**Task objective:**
Using the records that follow, reproduce exactly the lines starting at the line containing "11 Benefícios Surpreendentes" and ending at the line containing "6 apps que no". Include both end lines and no pictures.

[[ Records shown open ]]

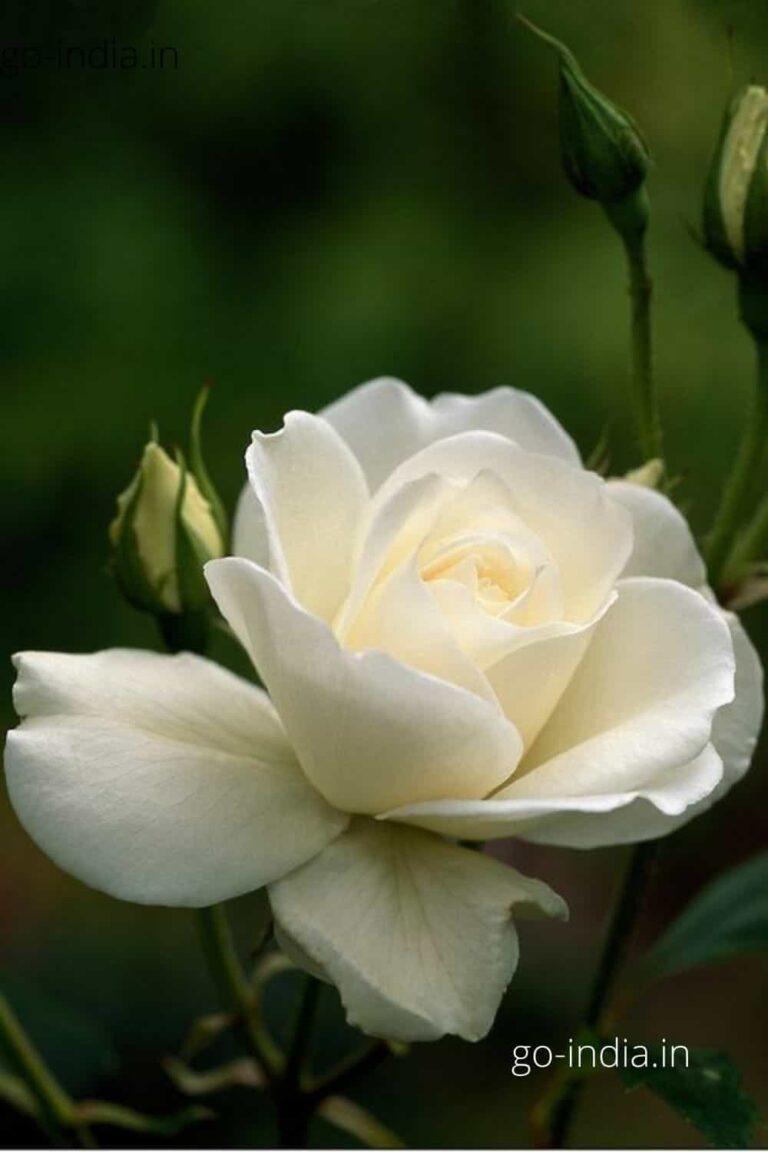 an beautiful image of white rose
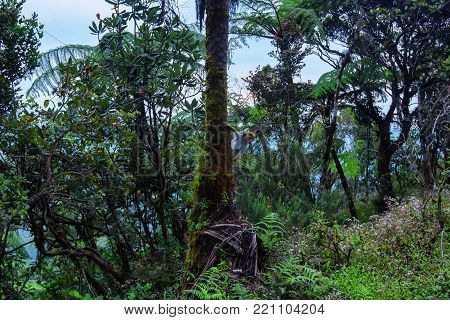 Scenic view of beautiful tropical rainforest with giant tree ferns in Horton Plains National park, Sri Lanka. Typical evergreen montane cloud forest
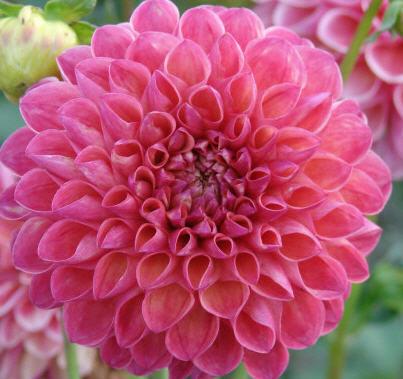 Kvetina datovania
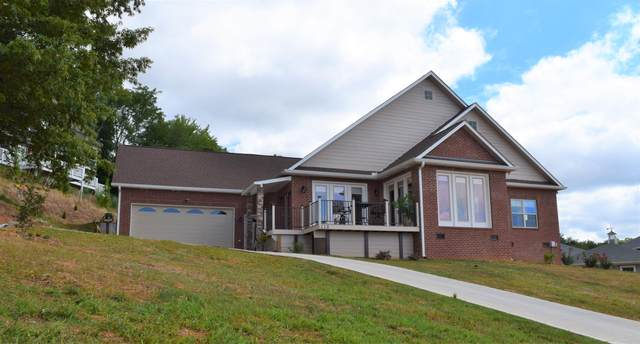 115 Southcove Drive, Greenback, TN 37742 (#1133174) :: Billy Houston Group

[[ Records shown closed ]]
[[ Records shown open ]]

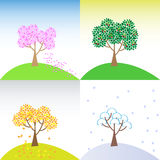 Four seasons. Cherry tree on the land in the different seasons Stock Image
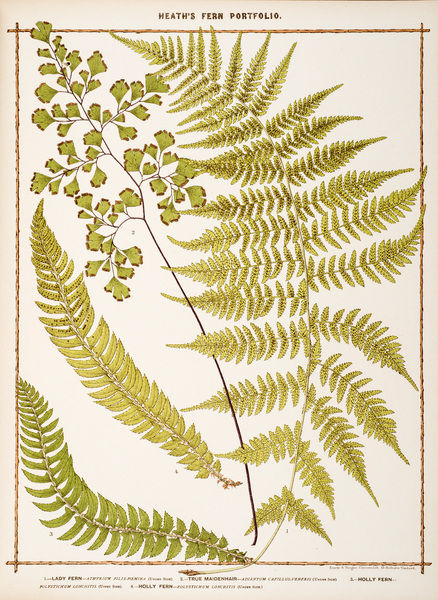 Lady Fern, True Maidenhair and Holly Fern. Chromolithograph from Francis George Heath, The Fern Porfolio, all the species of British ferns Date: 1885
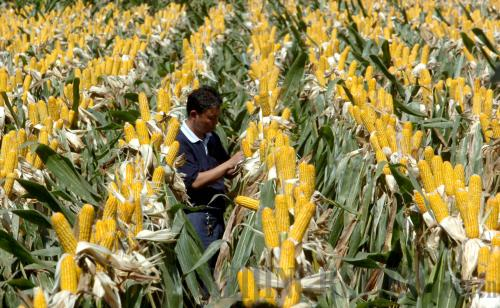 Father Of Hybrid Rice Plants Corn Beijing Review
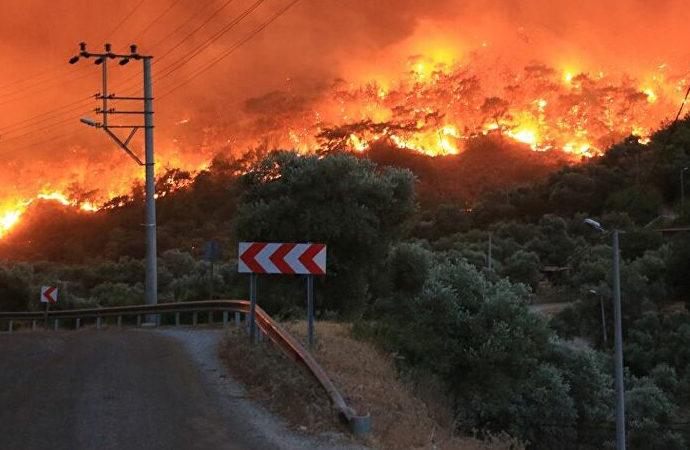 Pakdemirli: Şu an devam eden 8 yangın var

[[ Records shown closed ]]
[[ Records shown open ]]

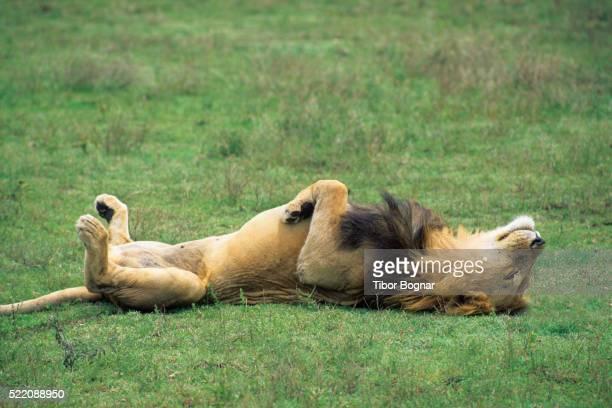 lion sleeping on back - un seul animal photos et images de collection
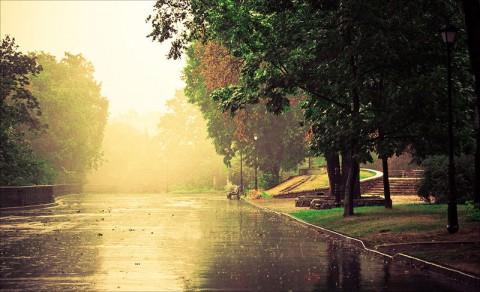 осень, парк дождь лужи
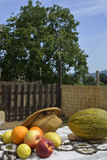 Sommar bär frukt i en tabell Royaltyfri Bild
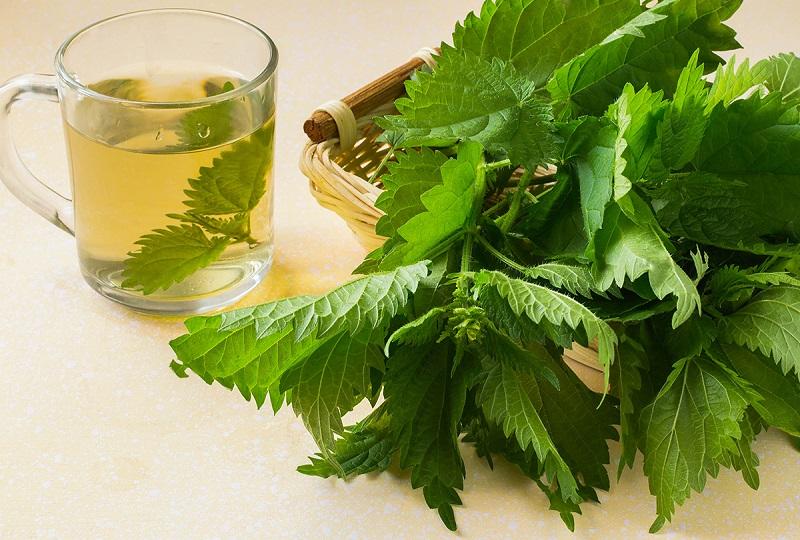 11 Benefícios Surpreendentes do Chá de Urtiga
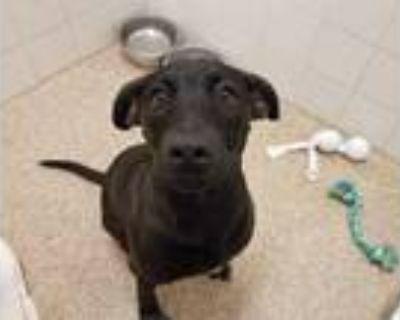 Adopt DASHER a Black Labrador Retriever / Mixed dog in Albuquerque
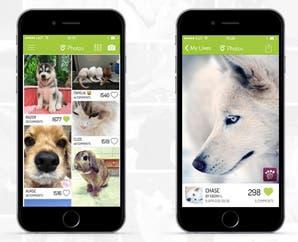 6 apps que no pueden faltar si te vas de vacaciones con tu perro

[[ Records shown closed ]]

**Written reply:**
 11 Benefícios Surpreendentes do Chá de Urtiga
 Adopt DASHER a Black Labrador Retriever / Mixed dog in Albuquerque
 6 apps que no pueden faltar si te vas de vacaciones con tu perro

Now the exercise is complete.